**TASK DIRECTIONS**
The answer is every line of the records that holds the word "через", copied in full.

**DATASET EXTRACT**
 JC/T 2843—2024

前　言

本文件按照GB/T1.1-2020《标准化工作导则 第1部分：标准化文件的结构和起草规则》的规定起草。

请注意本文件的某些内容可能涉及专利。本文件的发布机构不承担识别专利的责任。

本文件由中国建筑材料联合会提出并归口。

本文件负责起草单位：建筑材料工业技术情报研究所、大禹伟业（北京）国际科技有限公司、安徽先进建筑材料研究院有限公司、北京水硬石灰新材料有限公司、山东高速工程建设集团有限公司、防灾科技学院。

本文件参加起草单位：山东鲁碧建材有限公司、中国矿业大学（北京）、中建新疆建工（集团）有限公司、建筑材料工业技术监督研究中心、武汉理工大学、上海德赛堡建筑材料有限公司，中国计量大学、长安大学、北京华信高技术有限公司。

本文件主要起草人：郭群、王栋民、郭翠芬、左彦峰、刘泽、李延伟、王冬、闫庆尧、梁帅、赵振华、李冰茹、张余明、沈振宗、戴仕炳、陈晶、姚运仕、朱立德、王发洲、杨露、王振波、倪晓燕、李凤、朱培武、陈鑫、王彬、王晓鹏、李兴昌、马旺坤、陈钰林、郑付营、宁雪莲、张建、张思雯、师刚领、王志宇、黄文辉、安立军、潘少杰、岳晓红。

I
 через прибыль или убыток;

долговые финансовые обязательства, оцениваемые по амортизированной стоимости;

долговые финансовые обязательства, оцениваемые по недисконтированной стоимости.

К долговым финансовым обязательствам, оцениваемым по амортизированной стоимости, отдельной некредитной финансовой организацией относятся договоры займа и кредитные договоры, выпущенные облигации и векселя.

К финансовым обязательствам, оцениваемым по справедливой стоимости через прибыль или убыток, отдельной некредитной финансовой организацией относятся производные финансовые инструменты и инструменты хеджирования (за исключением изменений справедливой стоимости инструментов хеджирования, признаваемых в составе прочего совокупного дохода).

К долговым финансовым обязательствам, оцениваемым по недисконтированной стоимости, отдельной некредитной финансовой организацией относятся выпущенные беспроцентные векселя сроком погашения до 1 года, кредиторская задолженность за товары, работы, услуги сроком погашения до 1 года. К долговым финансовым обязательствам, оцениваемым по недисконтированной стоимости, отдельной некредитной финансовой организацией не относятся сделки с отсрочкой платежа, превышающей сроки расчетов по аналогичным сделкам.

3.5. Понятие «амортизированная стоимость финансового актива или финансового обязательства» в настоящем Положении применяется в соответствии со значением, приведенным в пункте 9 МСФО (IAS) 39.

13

**RESPONSE TO THIS EXERCISE**
 через прибыль или убыток;
К финансовым обязательствам, оцениваемым по справедливой стоимости через прибыль или убыток, отдельной некредитной финансовой организацией относятся производные финансовые инструменты и инструменты хеджирования (за исключением изменений справедливой стоимости инструментов хеджирования, признаваемых в составе прочего совокупного дохода).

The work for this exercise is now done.